He was thinking clearly, now. And, in the glare of daylight, no longer an unreasoning animal fleeing blindly over a dim-lit foreign sphere, he was unable to understand his panic of the night. Afraid? Of course he had been afraid! What man wouldn't have been at sight of that monstrous thing? But that he, Harley 2Q14N20, should have lost his head completely and gone plunging off into the brush like that, seemed unbelievable. To the depths of his soul he felt ashamed. And to his own soul he made the promise that he would wipe out, in action, that hour of cowardice.
As he wound his way through the squat, carmine forest, he tried to figure out the nature of the thing that had crashed balefully after him in the black hours.
It had seemed made of rock—a giant, primitive stone statue imbued with life. But it was impossible that it should really be fashioned of rock. At least it ought to be impossible. Rock is inorganic, inanimate. It simply couldn't have the spark of life in it. Harley had seen many strange creations, on many strange planets, but never had he seen inorganic mineral matter endowed with animation. Nor had anyone else.
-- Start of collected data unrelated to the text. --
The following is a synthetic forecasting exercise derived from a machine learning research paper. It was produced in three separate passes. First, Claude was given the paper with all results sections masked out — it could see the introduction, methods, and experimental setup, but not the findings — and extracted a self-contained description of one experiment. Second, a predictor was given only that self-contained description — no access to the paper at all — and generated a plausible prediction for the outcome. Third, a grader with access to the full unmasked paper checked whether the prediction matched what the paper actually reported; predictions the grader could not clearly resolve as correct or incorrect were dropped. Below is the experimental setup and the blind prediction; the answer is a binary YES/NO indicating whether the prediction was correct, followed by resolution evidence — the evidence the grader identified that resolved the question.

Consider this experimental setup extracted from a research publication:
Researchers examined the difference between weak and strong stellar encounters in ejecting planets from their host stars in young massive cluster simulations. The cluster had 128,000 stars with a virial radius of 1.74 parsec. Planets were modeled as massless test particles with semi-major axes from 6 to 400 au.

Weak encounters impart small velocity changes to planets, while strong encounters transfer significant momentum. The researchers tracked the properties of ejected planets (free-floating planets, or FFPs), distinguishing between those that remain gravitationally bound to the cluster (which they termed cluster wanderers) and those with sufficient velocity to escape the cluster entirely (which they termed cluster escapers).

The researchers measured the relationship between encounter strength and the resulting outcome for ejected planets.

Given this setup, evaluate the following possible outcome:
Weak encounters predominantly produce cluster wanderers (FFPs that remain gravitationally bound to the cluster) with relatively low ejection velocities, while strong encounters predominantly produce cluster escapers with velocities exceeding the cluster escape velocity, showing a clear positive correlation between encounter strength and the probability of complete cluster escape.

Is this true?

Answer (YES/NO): YES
Yet the thing looked as though made of stone. Of some peculiar, quartz-suffused granite—proving that the wan, white-haired man he had talked to in the sanitarium had not been mad at all, but only too terribly sane. The creature's very eyes had had a stony look. Its eyelids had rasped like stone curtains rubbing together. Its awful, two-fingered hands, or claws, had ground together like stones rubbing.
Was it akin to the lizards, the cold-blooded life of Earth? Was this rocky exterior merely a horny shell like that of a turtle? No. Horn is horn and rock is rock. The two can't be confused.
The only theory Harley could form was that the great beast was in some strange way a link between the animal and the mineral kingdoms. Its skeletal structure, perhaps, was silicate in substance, extending to provide an outside covering that had hardened into actual stone, while forming an interior support to flesh that was half organic, half inorganic matter. Some such silicate construction was to be found in the sponge, of Earth. Could this be a gigantic relative of that lowly creature? He did not know, and couldn't guess. He wasn't a zoologist. All he knew was that the thing appeared to be formed of living, impregnable stone. He knew, also, that this fabulous creature was bent on destroying him.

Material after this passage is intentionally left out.